---------- TEXT PROVIDED
Dr Yashwant Gupta (Image source: Supplied)

Dr Gupta leads the TM consortium which involves the collaboration of nine institutions from seven countries including Australia’s CSIRO and India’s TCS Research and Innovation along with NCRA.

The NCRA also operates the Giant Metrewave Radio Telescope (GMRT) in India which has been at the forefront of making significant discoveries. Most recently it discovered the oldest known fossil radio galaxy in the Universe.

In an exclusive interview with The Australia Today, Dr Yashwant Gupta spoke about the SKA, GMRT and also about the collaboration between Australia and India in the space technology sector.

GMRT Discoveries

A team of Indian astronomers led by Dr Surajit Paul of Savitribai Phule Pune University recently discovered an extremely aged remnant of the ‘lobes’ of a once active radio galaxy. This pair of gigantic lobes of a radio galaxy spanning 1.2 million light-years is located inside the galaxy cluster Abell 980 and it was created about 260 million years ago. The detection of these ‘fossil lobes’ via their low radio-frequency radiation, became possible due to the high sensitivity of the Giant Metrewave Radio Telescope (GMRT) which is located near Khodad village, 80 km north of Pune.
--------------------
---------- PROVIDED DATA
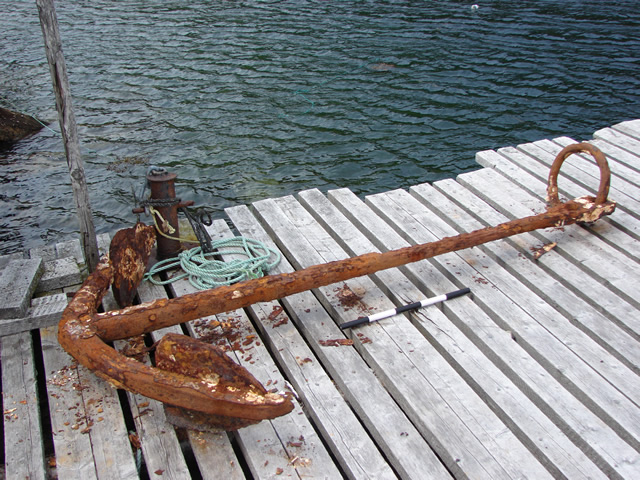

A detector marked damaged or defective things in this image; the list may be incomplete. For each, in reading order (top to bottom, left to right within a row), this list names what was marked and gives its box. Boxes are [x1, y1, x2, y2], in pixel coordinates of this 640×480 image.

rusty metal post [147, 169, 181, 258]
rusty iron anchor [58, 142, 616, 432]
--------------------
> [WHAT TO WORK ON]:
[1] According to the radio telescope text, near which village is the GMRT located?
[2] Translate this sentence from the radio telescope text into Spanish: "The NCRA also operates the Giant Metrewave Radio Telescope (GMRT) in India which has been at the forefront of making significant discoveries."

> [EXPECTED RESULTS]:
[1] Near Khodad village, 80 km north of Pune.

[2] El NCRA también opera el Radiotelescopio Gigante de Ondas Métricas (GMRT) en la India, que ha estado a la vanguardia en la realización de descubrimientos importantes.